Swift: Beginnings

Swift School replaced an earlier school building that was adjacent to it.  The earlier school, called the Edgewater School, and also referenced as a branch of the Goudy school on the 1905 Sanborn Fire Insurance map, stood to the south of the original Swift School building.

On January 24, 1912, property to north of the Edgewater school was purchased by the Chicago Board of Education for a new school.  The cost was $3,500.  Based on the addresses listed on the permit (5862-5926) five homes were torn down for the erection of the new school building and the playlot to the north..  The cost of the new building was $225,000.  On September 18, 1912, the planned new school was named for George B. Swift, former Chicago Mayor and member of the Chicago Board of Education, who had died July 2, 1912.  The permit for the new school was issued in April 1913.  The architect was listed as A. F. Hussander, who was the Board of Education Chief Architect at the time.  He was also the listed architect for the Senn and Peirce school buildings.

The school was opened for classes on February 2, 1914.  Ms. Harriet B. Eckhardt was named principal.  She had been principal of Goudy school before that.

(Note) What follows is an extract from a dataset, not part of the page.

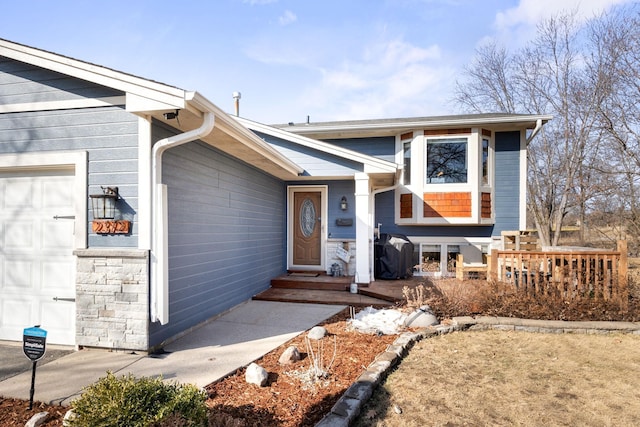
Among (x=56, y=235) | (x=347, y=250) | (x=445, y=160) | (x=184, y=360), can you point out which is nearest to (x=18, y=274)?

During its first complete school year of 1914/15, Swift School had an enrollment of 760, with a faculty of 18, including the principal.  The first faculty consisted of the following: Harriet B. Eckhardt, principal, Marie K. Snyder, Mayme Faulkner, Emma B. Scudder, Winifred Hammond, Nellie Conklin, Elsa Scheerer, Sophie Hoppel, Thekla Pfeiffer, Fay Cavanagh, Alice Pratt, Anna I. Harden, Blanche D. Mee, Kathryn McFarland, Annette Collopy, Harriet Clarke, Mildred N. Leach, Kindergarden, Gertrude L. Bach, Kindergarden

–information taken from a typed, undated, unattributed document in the files of the Chicago Board of Education; however, it is not a verbatim copy. The permit information is from the Economist.